* INFORMATION SUPPLIED
+++

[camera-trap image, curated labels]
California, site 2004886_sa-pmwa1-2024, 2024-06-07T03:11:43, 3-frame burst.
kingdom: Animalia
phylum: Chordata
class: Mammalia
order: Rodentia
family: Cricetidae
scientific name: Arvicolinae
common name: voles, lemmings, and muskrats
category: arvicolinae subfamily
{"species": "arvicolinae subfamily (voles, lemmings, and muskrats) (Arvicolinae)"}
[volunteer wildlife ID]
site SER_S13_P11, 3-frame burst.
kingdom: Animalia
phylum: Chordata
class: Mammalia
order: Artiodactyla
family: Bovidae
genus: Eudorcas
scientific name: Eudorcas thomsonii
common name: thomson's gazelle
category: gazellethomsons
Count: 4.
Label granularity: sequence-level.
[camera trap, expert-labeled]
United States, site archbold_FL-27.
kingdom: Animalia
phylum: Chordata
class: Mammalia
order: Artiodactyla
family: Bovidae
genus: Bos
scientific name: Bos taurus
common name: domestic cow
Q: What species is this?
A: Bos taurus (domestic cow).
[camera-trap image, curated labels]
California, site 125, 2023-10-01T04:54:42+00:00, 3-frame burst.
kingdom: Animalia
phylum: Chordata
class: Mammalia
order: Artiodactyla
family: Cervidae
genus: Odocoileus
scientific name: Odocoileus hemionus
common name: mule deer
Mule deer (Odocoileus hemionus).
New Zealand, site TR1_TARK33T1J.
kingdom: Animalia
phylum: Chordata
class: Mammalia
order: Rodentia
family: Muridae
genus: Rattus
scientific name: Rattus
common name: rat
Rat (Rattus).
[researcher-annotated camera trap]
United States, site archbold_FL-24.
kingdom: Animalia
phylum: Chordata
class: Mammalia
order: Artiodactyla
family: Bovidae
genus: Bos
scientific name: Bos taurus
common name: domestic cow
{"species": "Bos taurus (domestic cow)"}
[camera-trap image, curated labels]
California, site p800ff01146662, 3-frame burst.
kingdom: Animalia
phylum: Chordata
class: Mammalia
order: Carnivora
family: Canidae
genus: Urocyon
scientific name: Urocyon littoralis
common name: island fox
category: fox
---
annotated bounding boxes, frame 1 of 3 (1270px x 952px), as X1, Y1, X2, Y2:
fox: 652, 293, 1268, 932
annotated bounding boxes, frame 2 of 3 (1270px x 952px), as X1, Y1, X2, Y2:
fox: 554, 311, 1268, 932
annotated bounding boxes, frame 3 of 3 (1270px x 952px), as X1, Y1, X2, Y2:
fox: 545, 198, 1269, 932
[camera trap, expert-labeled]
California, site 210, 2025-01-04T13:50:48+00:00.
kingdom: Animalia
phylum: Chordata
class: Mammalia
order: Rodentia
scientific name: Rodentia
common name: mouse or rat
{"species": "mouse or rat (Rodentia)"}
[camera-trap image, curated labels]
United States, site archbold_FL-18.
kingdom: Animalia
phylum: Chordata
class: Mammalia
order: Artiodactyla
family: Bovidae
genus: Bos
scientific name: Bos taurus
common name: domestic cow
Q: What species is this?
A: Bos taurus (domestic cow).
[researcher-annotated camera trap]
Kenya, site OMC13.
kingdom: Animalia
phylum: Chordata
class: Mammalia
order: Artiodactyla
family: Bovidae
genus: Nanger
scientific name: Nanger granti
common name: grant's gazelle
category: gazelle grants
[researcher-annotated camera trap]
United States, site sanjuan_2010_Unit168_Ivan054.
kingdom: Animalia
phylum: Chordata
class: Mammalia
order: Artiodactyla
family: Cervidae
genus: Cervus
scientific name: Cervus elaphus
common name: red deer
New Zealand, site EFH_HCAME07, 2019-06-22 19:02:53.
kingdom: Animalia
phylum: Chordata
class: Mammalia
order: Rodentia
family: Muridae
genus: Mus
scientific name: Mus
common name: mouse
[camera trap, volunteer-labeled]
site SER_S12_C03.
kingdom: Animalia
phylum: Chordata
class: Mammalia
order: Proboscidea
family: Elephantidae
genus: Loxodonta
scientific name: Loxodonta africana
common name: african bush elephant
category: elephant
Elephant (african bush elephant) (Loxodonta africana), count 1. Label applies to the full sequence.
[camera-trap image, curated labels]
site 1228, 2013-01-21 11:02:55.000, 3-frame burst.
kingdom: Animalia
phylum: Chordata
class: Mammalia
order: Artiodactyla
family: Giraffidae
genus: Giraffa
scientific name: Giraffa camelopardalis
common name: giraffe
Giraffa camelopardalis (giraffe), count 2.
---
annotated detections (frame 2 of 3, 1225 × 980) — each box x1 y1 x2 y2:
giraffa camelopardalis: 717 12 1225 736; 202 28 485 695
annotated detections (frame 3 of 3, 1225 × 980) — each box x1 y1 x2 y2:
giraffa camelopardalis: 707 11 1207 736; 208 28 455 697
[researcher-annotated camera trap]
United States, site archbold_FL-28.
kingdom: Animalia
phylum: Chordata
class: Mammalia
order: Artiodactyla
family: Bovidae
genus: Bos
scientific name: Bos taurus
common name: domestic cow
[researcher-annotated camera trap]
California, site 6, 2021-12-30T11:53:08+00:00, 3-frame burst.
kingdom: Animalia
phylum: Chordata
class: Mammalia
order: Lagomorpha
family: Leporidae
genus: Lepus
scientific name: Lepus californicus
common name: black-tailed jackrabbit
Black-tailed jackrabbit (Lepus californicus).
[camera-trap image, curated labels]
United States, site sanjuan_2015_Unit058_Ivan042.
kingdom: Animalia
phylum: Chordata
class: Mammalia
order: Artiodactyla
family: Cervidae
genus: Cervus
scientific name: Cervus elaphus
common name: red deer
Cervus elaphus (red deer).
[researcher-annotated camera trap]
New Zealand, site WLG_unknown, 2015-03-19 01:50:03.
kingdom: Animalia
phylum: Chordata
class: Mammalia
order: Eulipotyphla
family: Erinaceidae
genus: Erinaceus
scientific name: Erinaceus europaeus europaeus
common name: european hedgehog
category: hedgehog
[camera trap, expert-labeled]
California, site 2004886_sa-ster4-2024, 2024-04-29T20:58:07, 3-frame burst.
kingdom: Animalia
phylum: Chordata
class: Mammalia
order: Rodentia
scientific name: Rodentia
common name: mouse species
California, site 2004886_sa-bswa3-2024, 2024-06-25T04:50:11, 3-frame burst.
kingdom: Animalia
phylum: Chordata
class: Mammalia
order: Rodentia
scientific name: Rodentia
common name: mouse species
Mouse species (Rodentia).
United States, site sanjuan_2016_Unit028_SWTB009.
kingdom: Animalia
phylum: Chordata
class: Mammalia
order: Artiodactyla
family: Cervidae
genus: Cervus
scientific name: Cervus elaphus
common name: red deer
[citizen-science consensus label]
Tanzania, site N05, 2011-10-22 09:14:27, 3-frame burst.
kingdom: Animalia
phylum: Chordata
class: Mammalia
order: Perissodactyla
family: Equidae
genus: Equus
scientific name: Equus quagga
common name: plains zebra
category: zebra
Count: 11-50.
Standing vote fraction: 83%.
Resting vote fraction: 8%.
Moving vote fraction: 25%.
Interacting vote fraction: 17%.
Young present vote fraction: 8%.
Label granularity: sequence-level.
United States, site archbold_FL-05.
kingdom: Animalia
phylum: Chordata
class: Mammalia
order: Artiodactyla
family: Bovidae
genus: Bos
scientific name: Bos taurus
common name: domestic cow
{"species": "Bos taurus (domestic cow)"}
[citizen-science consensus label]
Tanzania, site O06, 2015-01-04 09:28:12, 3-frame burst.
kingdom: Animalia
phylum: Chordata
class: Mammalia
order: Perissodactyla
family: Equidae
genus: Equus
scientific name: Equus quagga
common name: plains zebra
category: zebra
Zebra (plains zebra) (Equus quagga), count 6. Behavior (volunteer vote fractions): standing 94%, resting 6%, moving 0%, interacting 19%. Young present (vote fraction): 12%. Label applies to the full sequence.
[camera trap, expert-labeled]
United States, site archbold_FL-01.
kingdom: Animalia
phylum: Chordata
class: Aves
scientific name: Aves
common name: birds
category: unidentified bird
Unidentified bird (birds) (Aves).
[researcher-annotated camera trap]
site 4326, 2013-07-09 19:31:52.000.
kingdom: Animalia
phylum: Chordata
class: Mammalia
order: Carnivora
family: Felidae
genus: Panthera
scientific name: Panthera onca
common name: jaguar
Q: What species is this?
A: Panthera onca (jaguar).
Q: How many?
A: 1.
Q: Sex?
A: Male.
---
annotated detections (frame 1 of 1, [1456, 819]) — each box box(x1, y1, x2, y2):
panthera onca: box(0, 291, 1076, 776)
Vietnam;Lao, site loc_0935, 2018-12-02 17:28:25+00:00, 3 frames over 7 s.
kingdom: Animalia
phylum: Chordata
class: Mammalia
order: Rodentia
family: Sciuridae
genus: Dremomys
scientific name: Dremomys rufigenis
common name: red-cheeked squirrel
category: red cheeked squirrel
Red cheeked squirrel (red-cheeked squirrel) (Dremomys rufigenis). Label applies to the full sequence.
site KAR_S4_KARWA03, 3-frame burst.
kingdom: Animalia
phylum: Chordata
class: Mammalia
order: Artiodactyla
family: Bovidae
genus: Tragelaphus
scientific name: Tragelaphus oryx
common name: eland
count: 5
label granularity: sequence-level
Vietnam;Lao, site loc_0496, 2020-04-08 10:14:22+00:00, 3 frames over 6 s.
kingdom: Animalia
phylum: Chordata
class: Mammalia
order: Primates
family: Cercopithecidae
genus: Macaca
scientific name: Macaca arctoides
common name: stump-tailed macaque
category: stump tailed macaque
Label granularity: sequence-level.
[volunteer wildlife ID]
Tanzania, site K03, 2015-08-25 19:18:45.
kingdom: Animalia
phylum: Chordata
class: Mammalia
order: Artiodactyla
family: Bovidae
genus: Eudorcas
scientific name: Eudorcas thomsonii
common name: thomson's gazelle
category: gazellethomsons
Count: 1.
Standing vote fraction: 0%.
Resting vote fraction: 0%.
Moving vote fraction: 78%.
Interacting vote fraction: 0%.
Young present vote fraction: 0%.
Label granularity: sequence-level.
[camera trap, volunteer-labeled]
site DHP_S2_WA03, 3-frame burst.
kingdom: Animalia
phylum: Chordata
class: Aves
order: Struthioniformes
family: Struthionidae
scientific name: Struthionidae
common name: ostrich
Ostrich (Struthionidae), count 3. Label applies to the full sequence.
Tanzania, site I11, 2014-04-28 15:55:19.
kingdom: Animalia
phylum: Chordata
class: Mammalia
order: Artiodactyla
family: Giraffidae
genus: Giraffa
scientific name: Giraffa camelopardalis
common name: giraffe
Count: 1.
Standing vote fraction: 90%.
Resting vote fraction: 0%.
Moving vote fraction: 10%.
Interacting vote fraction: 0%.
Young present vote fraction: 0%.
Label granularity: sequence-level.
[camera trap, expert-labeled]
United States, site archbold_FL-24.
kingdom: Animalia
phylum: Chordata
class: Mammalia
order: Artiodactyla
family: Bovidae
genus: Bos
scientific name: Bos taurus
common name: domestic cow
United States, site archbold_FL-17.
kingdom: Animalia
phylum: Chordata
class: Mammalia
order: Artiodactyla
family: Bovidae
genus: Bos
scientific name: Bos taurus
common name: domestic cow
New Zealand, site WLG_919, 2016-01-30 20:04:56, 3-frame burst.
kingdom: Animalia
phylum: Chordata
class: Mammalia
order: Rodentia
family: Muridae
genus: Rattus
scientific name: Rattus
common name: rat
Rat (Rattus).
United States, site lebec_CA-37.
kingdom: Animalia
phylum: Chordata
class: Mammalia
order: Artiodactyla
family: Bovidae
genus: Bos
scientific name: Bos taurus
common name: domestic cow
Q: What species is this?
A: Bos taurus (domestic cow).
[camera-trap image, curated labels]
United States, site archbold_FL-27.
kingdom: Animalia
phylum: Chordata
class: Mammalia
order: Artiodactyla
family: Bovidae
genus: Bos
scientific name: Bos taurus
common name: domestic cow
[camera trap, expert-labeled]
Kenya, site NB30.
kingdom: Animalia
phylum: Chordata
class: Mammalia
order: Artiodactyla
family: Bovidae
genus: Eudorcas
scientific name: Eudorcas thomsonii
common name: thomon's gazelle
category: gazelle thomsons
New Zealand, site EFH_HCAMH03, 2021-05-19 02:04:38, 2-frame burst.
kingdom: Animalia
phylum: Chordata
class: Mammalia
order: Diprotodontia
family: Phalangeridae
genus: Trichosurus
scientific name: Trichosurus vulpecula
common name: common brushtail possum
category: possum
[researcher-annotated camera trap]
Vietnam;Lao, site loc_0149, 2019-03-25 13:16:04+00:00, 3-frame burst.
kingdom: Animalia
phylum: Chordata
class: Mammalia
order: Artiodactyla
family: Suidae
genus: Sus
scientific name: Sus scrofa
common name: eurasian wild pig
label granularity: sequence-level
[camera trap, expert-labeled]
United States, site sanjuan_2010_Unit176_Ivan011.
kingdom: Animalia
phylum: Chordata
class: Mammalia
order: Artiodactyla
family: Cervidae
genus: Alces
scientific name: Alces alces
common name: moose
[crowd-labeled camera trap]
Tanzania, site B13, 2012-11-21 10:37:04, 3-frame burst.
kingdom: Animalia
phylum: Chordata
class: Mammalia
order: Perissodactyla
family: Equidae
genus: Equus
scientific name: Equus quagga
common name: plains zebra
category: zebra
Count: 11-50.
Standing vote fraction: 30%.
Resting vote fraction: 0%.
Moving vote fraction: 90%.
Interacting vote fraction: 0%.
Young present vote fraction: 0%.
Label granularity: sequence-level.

+++

* TASK TO CARRY OUT
Which lines in the material contain the word "Zealand"? Pull each of them out.

* WRITTEN REPLY
New Zealand, site TR1_TARK33T1J.
New Zealand, site EFH_HCAME07, 2019-06-22 19:02:53.
New Zealand, site WLG_unknown, 2015-03-19 01:50:03.
New Zealand, site WLG_919, 2016-01-30 20:04:56, 3-frame burst.
New Zealand, site EFH_HCAMH03, 2021-05-19 02:04:38, 2-frame burst.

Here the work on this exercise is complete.